Content starts

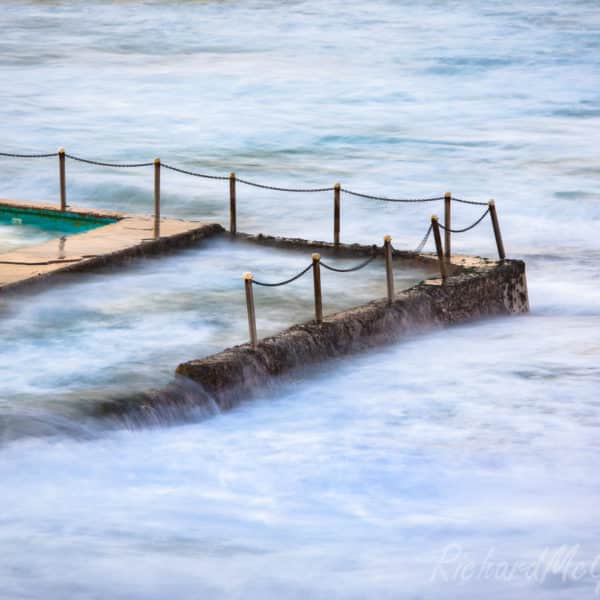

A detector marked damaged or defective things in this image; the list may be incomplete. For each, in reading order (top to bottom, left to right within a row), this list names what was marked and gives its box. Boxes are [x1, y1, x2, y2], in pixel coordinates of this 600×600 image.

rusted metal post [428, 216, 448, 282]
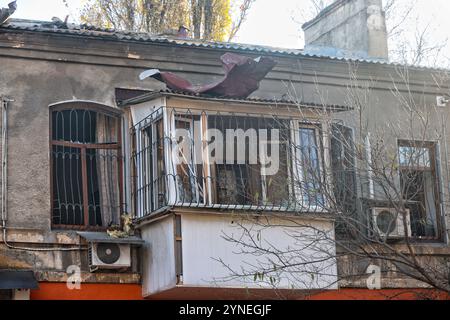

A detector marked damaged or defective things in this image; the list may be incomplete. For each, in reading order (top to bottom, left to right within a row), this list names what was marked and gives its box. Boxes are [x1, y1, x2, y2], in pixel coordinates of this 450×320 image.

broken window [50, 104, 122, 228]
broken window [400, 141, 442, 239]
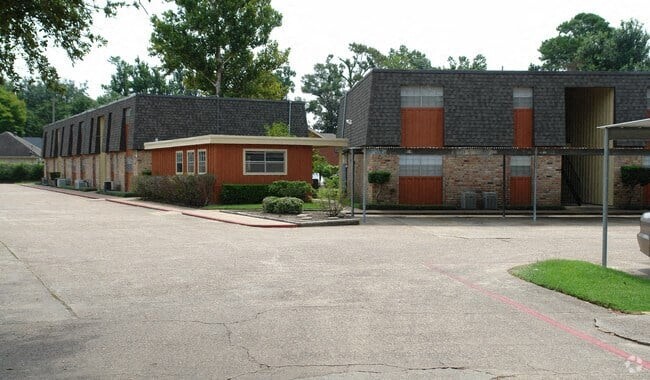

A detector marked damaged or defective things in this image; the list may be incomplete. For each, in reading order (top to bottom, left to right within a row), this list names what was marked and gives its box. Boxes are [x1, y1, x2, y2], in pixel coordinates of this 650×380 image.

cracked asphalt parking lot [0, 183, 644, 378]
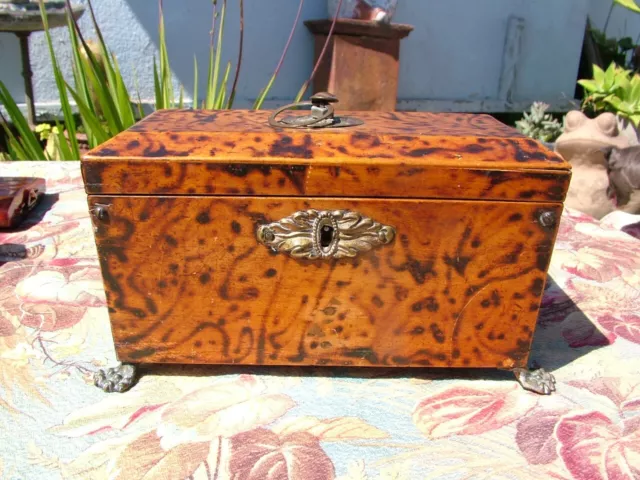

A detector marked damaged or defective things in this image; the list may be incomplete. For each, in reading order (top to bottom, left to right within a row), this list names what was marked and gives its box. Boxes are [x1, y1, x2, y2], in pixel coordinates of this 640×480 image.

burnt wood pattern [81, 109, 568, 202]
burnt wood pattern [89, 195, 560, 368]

Content ends

» **Task requirements**: Could you transcribe the material above exactly, keeping every picture out?

» **Result below**:
A detector marked damaged or defective things in this image; the list may be incomplete. For each, in reading order (top to bottom, left to right within a row), this list names what was marked and gives its box. Boxes are [x1, y1, x2, y2], in pixel coordinates of this 600×600 image.

rusted metal post [428, 216, 448, 282]

A detector marked damaged or defective things in this image; the list may be incomplete. For each, in reading order (top to bottom, left to right within a row), this list names what was marked and gives its box. Boxes are [x1, y1, x2, y2], in pixel coordinates of this 450×320 image.

broken window [50, 104, 122, 228]
broken window [400, 141, 442, 239]

A detector marked damaged or defective things in this image; the list may be incomplete. For each, in reading order (top to bottom, left to right within a row), this list names what was marked and gives its box. Boxes are [x1, y1, x2, y2], in pixel coordinates of this 650×380 image.

cracked asphalt parking lot [0, 183, 644, 378]

A detector marked damaged or defective things in this image; the list may be incomplete. For each, in reading order (top to bottom, left to right within a row), this list names what was marked and gives its box. Boxes are [x1, y1, x2, y2], in pixel coordinates of this 640×480 image.

burnt wood pattern [81, 109, 568, 202]
burnt wood pattern [89, 195, 560, 368]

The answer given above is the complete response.